If you've read AskMe in the past, you should know that a consensus - especially on relationship questions - is almost never reached.

Please listen to the internets here and move on. She's shown you she's not interested, if you care about her as much as you claim, you need to respect that and leave her alone from here on out.
posted by sonika at 1:25 PM on March 4, 2011 [4 favorites]


and the moment I first saw her, I decided that she's the one for the rest of my life

That's not how this works. You'll know if you're lifelong compatible material not via a whimsical hunch, but through months of dating. She won't even date you. You simply do not know how compatible you guys are. Frankly, it sounds like you're incredibly and obviously incompatible.

Once you accept a grown-ups view of the world, this stuff gets much easier. You have to accept that you won't know who is compatible with you unless you spend a lot of time together and go through at least one crisis together. You have to accept that regardless of what you're feeling, the other person has no obligation to feel the same way and that emotions are notoriously fickle and unreliable. You have to accept that you're not the catch you think you are in your mind and conversely you're not the big loser you think you are in your mind. Lastly, you need to accept that almost everything about dating is completely subjective and its almost impossible to change someone's mind. She doesn't like you. No biggie, someone else will. Move on.
posted by damn dirty ape at 1:25 PM on March 4, 2011 [2 favorites]


The posting tells me that English is not the asker's native language, and he perhaps is not familiar with the way men and women interact here.

Much of the above is harsh, but it is right on point. This one has developed a consensus, hasn't it?
posted by yclipse at 1:27 PM on March 4, 2011


shmikkl, have you ever been bothered by a person for any reason? A fleeting encounter in the street or work or school?

Well, to the girl you're interested in, you're probably coming off as that person who irritated or bothered you, yet on a more unlikablely intense level. Put yourself in her shoes. Would you want to be have to continually deal with someone you weren't interested, particularly when you've made your intentions plain and have shown no interest?

Treat others as you'd want them to treat you. Respect their boundaries.
posted by Brandon Blatcher at 1:32 PM on March 4, 2011 [1 favorite]


Can you tell us more about where you live? It sounds like there are some cultural variances that might be in play here.

========

■ Required actions ■
A: Reproduce the advice thread word for word, starting at "The posting tells" and ending at "consensus, hasn't it?".
B: List every username that appears in a "posted by" line of the advice thread.
C: Extend the advice thread by continuing it after its final sentence.

■ Saved data entries ■
========

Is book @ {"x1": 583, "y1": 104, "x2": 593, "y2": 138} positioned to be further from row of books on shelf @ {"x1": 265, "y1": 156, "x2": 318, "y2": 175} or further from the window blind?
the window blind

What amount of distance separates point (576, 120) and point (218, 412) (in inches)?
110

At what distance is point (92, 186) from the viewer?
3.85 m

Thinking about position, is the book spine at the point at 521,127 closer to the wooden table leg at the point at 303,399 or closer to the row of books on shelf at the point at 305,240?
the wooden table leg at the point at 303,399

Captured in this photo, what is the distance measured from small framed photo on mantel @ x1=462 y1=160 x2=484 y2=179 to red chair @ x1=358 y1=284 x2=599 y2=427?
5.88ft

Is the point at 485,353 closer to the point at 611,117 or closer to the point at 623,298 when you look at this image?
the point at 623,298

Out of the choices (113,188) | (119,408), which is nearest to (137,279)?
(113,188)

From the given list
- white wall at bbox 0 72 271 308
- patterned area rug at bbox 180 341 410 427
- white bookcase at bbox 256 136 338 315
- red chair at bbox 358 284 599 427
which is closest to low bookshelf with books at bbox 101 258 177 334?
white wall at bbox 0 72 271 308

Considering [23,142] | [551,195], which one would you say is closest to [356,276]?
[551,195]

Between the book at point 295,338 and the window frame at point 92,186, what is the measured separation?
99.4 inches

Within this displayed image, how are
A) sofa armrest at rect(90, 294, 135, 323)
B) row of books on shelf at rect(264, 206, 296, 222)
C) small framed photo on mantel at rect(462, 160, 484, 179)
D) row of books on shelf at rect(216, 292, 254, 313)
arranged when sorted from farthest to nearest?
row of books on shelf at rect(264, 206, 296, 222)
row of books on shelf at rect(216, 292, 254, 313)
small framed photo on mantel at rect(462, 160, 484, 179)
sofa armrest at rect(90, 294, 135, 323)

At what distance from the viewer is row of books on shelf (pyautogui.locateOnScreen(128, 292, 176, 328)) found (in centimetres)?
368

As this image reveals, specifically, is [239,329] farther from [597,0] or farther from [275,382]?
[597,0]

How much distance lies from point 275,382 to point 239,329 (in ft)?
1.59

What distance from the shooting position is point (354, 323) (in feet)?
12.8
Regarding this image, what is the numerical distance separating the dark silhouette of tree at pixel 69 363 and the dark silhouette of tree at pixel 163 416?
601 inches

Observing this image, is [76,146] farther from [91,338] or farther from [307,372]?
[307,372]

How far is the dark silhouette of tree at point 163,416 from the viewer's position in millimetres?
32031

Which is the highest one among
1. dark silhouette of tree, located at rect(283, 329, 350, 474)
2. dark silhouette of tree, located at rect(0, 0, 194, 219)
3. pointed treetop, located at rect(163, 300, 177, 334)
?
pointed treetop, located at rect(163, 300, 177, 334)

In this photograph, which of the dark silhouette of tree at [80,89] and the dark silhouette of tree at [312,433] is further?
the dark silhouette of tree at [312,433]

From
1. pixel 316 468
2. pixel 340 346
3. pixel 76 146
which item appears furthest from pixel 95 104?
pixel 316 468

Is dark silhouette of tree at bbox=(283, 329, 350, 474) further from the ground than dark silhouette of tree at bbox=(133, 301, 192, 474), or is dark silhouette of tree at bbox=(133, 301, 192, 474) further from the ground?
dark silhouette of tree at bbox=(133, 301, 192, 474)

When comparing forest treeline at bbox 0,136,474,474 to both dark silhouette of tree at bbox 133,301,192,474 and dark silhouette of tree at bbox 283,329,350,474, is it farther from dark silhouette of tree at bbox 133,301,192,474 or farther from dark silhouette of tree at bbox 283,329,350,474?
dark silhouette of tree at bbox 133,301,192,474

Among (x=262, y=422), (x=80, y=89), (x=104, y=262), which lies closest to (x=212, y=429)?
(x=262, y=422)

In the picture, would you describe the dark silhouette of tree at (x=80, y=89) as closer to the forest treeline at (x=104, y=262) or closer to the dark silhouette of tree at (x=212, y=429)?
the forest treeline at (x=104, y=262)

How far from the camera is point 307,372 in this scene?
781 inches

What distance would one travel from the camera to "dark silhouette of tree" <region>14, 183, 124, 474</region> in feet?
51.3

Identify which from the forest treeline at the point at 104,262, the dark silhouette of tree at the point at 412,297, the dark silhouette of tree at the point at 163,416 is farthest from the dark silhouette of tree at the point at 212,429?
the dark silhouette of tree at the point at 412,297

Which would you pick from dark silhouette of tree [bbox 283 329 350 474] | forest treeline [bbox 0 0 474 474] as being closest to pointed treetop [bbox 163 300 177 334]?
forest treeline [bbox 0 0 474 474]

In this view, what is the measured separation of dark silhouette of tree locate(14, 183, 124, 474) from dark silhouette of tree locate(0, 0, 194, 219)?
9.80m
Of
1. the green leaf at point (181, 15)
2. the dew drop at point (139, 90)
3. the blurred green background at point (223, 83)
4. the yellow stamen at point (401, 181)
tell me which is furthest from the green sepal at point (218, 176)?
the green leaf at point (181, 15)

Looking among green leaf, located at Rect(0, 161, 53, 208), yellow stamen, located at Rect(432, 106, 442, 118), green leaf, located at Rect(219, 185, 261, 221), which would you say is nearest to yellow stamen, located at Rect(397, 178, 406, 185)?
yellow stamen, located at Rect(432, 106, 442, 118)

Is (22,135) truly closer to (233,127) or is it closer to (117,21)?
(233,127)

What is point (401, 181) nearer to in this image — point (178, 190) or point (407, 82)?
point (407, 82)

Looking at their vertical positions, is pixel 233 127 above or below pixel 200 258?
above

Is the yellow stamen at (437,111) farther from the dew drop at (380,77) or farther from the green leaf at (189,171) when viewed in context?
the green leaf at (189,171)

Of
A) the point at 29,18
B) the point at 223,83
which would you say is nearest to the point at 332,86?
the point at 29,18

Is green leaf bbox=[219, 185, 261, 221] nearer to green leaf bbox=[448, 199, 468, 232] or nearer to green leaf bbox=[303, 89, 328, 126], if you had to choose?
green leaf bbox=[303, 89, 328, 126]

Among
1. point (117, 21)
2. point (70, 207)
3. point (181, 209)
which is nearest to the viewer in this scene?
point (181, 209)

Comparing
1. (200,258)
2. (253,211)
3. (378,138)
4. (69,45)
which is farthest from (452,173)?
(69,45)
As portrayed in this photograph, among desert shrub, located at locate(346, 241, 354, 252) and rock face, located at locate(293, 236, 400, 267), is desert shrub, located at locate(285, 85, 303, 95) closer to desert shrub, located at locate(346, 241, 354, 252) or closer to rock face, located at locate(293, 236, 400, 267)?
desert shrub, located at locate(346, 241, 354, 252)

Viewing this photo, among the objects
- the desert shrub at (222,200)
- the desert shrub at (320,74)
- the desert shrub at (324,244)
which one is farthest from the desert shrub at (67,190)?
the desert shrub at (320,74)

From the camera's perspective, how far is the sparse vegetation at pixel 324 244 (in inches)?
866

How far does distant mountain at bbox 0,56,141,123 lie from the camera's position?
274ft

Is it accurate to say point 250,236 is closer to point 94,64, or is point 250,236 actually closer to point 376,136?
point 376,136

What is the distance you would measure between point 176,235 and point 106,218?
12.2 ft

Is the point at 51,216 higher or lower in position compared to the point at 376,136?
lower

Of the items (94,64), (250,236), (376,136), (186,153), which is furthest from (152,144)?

========

■ Exercise responses ■
A:
The posting tells me that English is not the asker's native language, and he perhaps is not familiar with the way men and women interact here.

Much of the above is harsh, but it is right on point. This one has developed a consensus, hasn't it?

B:
sonika
damn dirty ape
yclipse
Brandon Blatcher

C:
posted by pineapple at 3:46 PM
on March 4

Logged in to say exactly what pineapple asks -- I think cultural differences are going to affect your answers.
posted by Houstonian at 3:48 PM
on March 4


A woman minimizing or refusing to interact with a man is pretty much the cross-cultural signal for "I am absolutely NOT interested in you as a potential boyfriend or spouse."

In the West, the tradition is that once the woman makes that decision known, the man in question gives up, and starts looking elsewhere for a potential mate. If he does not, and instead continues trying to gain her attention, he will be known as a creep, and he just may find himself reported to law enforcement.

She's not interested. It doesn't matter how much you think you're in love with her. She does not feel the same way about you, and that ends any potential relationship you might have had.

You need to move on.
posted by magstheaxe at 1:43 PM on March 4, 2011 [3 favorites]


Hmm...appreciate all your responses and try to take things in perspective. Rather strangely, I don't seem to feel much pain in it anyway. You are all more matured.

Like a few of you who are concerned has mentioned here that I came off too strongly telling her she's the love of my life, no...I just asked her if she has been in any relationship till date and was told she just got out of a long term one.

And as few more guys pointed out...I lack some social skills and was just trying to find out if there's anything sensible in what I am doing/trying to do. Anyway, with these many responses all pointing towards pulling off, I will take it and move on.

I won't be able to give you individual responses as this might again be something else...so will just end it here.

Have a wonderful week-end you all!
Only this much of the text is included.